In some planetary system light years away, an intelligent being has been able to do just that: the intelligent being "developed" a computer that could be programmed to think for itself, and even replicate.

TIB started with the central processing unit, the CPU. The CPU was easy. Cooling it and providing the energy were the challenges. TIB was only allowed to use the lighter elements, C, H, and O. (In the end, TIB did cheat, sneaking in some iron, sulfur, and phosphorus, for example.)

TIB solved the heat problem with a fluid pump/radiator system (heart and vascular system).

There were various solutions to the question of how to provide the energy to a) run the computer, and, b) run the pump to cool the computer.

The energy could have been centralized or decentralized.
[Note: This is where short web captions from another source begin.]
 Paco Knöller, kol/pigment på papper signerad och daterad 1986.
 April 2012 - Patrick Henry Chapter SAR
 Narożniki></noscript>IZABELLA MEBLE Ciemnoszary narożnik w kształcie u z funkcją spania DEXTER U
Had it been a 12-volt battery located outside the computer, it would have required another system of "electrical wires." Why not decentralize the energy source in small, nano-batteries? That TIB did and these nano-batteries were later identified and called mitochondria. There is one each in almost every living cell.
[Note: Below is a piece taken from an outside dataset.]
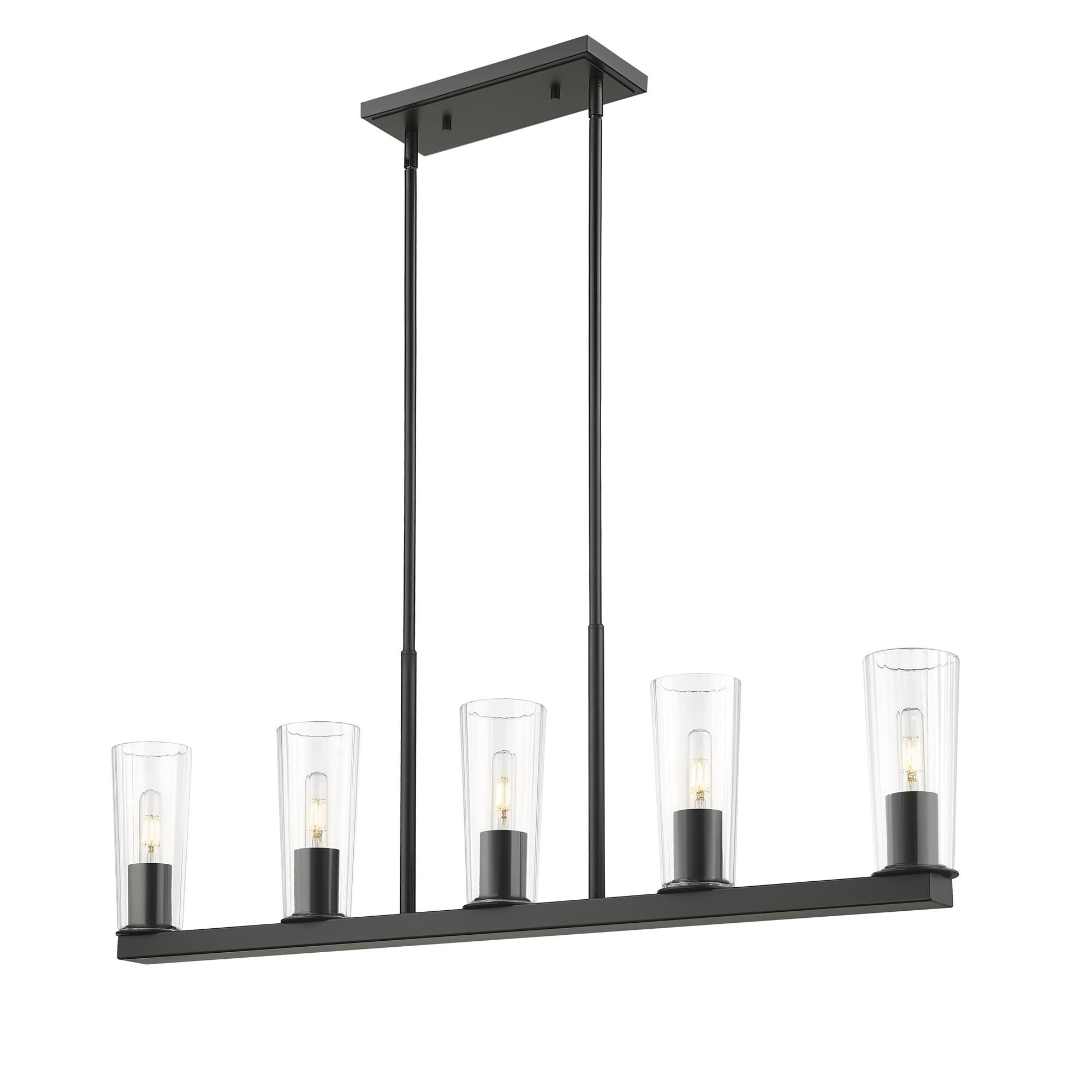 Shown in Matte Black finish and Clear glass and Clear shade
I suppose there would have been ways to convert all waste to gas but if there was going to be solid/liquid waste, one might as well develop apparatuses that could do double duty, doing something other than just eliminating solid/liquid waste. The real purpose of the solid waste apparatus was to recycle water. The liquid waste apparatus was engineered to provide answers to a number of other problems that the system kept coming up with.

TIB had done it: a computer that could think for itself; it was ready for prime time. One last addition: the replicator. And, of course, that was binary, also: DNA, a double strand of binary threads cross-linking binary digits (or bits, which all biology students now know as A, T, C, and G).
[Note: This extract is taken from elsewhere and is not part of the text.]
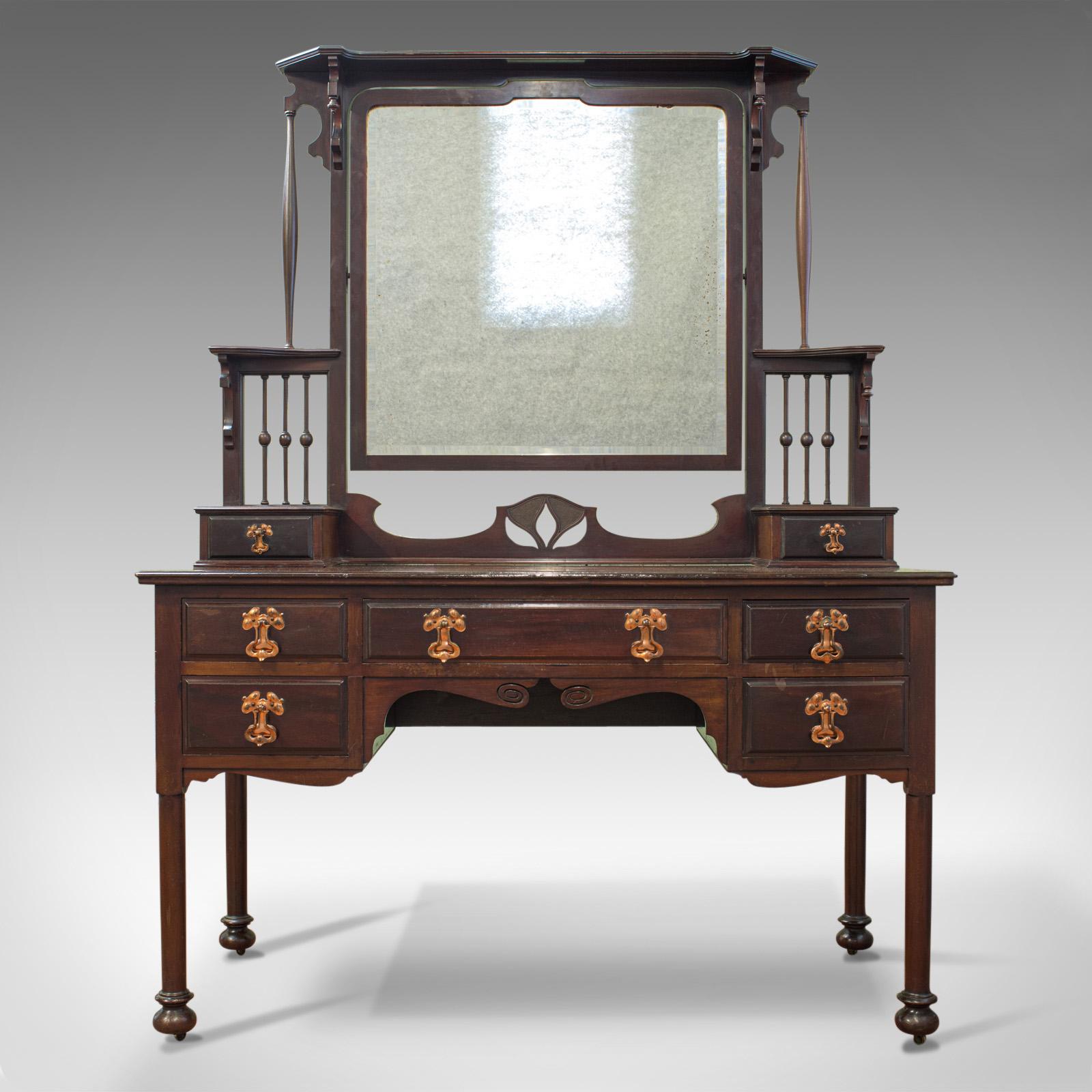 Antique Art Nouveau Dressing Table, English, Maple and Co., Mahogany, circa 1890 In Good Condition In Hele, Devon, GB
It is almost spooky. The entire body (except for the reproductive system) was developed to do two things to support a computer: a) dissipate the heat; and, b) provide the energy to run the CPU.

In my mind, the most fascinating solution TIB came up with: how to supply the energy. Little nano-batteries called mitochondria dispersed throughout the entire mainframe. Very, very clever.

My hunch: Steve Jobs is out there, somewhere, even now, working on nano-batteries for iPhone X.